Your task -
Every line from the opening of the records to the line with "<!-- Generator: Adobe" should be restated exactly, with both ends included and the pictures left out.

[Start of section]

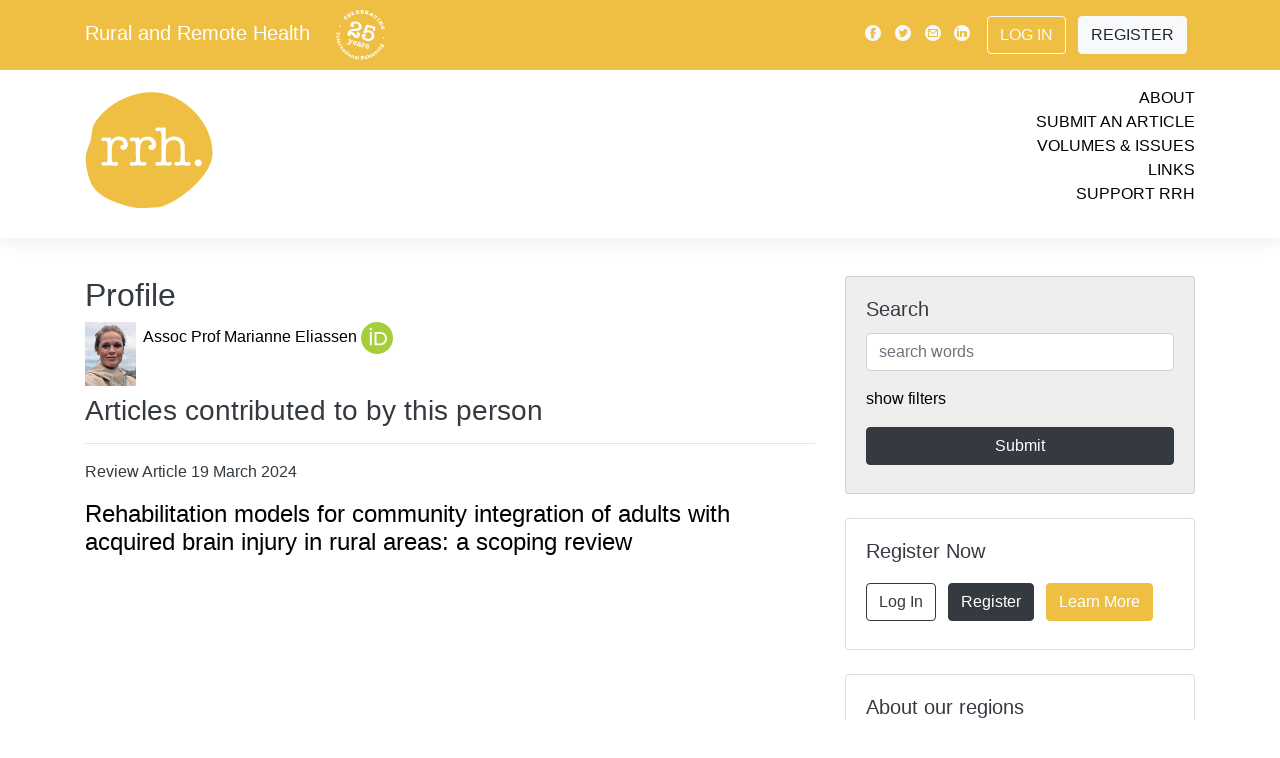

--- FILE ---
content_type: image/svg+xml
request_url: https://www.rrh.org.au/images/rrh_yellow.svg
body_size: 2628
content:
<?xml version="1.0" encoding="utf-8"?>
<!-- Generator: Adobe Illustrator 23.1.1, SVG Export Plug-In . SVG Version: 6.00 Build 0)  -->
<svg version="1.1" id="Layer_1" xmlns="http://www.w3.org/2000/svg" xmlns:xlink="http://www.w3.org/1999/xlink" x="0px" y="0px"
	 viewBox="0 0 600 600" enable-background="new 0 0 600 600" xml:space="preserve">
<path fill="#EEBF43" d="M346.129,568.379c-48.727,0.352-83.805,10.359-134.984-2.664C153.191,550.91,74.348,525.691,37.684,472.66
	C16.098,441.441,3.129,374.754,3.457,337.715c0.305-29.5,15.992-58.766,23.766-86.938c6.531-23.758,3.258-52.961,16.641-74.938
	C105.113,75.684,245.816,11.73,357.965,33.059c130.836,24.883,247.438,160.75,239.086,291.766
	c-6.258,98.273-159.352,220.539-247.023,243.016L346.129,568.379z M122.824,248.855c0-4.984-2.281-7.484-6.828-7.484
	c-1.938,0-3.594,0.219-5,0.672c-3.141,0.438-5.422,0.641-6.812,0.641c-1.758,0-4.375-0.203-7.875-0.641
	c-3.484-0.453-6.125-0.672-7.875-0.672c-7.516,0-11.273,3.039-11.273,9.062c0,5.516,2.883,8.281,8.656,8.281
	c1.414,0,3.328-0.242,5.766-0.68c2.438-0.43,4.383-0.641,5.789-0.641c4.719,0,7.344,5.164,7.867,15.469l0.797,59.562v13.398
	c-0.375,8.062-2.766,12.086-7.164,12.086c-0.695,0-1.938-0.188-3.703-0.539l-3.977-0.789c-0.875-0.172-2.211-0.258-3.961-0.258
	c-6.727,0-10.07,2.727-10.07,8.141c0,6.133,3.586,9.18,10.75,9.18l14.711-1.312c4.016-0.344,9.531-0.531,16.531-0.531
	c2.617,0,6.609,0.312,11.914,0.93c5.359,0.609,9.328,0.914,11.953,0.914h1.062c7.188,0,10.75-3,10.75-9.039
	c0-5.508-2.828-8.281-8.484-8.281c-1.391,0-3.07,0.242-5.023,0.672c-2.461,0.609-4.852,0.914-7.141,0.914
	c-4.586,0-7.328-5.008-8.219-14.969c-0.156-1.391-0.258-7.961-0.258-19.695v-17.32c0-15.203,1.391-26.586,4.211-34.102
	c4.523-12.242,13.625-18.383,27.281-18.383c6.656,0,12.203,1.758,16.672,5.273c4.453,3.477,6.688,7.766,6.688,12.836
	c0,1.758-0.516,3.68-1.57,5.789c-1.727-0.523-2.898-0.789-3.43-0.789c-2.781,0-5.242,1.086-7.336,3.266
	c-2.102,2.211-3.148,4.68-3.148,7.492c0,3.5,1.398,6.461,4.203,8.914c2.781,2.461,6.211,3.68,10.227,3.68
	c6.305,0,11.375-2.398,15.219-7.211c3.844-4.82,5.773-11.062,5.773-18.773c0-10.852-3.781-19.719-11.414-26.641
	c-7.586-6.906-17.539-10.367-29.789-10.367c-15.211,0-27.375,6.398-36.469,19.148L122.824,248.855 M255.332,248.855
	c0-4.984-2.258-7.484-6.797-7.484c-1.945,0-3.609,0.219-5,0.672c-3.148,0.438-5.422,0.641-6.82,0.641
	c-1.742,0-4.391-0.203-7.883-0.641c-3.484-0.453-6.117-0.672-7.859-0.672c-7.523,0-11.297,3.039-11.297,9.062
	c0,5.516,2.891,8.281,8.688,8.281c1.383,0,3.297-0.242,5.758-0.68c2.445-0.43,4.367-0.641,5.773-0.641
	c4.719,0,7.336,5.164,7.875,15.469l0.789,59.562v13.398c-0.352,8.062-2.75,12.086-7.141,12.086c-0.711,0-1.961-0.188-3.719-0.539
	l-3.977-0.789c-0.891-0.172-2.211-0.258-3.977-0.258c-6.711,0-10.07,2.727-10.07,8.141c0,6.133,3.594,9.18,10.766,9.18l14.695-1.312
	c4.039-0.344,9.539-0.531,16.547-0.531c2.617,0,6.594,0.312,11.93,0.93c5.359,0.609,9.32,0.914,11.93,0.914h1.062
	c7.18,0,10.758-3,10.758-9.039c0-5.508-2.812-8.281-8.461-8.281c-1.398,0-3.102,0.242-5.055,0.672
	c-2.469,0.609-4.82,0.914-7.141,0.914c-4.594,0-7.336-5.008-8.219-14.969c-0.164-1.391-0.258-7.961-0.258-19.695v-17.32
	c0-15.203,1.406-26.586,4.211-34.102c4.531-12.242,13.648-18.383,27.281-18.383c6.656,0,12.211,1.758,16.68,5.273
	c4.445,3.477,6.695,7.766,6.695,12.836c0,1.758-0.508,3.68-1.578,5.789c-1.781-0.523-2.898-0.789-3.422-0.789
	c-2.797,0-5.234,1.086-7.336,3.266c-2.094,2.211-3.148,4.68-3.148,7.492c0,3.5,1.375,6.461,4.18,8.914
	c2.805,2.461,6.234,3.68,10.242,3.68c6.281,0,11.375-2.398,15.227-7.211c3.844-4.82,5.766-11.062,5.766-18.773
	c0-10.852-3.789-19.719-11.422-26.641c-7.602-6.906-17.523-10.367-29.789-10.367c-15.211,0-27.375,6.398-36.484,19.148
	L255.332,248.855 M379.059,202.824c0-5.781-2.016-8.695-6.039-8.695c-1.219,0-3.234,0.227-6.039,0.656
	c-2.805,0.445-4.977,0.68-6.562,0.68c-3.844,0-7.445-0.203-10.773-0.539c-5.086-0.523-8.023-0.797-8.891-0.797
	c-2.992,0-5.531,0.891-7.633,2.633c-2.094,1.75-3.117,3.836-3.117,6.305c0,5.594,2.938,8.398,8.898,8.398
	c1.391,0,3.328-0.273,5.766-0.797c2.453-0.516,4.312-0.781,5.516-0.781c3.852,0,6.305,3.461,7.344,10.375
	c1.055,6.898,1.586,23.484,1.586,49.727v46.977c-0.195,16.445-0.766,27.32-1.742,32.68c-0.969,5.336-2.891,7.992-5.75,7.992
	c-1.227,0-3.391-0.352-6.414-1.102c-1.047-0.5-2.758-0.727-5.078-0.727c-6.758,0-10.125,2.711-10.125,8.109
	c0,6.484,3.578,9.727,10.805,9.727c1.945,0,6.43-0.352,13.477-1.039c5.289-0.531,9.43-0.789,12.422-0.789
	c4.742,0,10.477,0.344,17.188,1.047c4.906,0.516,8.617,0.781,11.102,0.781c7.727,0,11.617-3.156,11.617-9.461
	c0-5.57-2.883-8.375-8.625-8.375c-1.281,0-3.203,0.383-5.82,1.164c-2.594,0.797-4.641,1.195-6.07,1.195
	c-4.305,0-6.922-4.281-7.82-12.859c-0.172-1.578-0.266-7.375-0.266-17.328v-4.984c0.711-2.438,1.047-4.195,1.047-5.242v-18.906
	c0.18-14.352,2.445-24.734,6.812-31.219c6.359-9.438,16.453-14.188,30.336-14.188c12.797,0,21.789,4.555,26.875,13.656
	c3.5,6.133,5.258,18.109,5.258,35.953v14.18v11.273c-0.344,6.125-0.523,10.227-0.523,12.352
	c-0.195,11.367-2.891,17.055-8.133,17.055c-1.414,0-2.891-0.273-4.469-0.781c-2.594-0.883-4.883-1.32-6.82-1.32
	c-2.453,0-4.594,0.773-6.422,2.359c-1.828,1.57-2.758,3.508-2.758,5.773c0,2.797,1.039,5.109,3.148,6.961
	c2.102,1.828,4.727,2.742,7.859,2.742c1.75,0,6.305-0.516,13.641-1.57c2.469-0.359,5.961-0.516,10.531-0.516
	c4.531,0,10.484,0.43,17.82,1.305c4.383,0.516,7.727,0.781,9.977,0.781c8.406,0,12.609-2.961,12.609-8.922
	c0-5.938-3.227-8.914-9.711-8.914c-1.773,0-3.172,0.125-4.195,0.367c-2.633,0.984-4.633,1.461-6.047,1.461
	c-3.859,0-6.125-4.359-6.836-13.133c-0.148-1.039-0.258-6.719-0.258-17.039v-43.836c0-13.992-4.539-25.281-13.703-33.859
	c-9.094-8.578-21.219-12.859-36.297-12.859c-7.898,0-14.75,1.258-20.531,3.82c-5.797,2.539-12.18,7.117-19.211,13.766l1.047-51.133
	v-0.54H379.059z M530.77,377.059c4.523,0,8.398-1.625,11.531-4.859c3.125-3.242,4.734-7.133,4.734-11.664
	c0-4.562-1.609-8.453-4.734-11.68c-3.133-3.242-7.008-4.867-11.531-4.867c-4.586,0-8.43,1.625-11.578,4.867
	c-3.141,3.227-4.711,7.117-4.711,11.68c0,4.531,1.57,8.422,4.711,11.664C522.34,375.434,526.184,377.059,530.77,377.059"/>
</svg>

[End of section]

Response for this exercise -
--- FILE ---
content_type: image/svg+xml
request_url: https://www.rrh.org.au/images/rrh_yellow.svg
body_size: 2628
content:
<?xml version="1.0" encoding="utf-8"?>
<!-- Generator: Adobe Illustrator 23.1.1, SVG Export Plug-In . SVG Version: 6.00 Build 0)  -->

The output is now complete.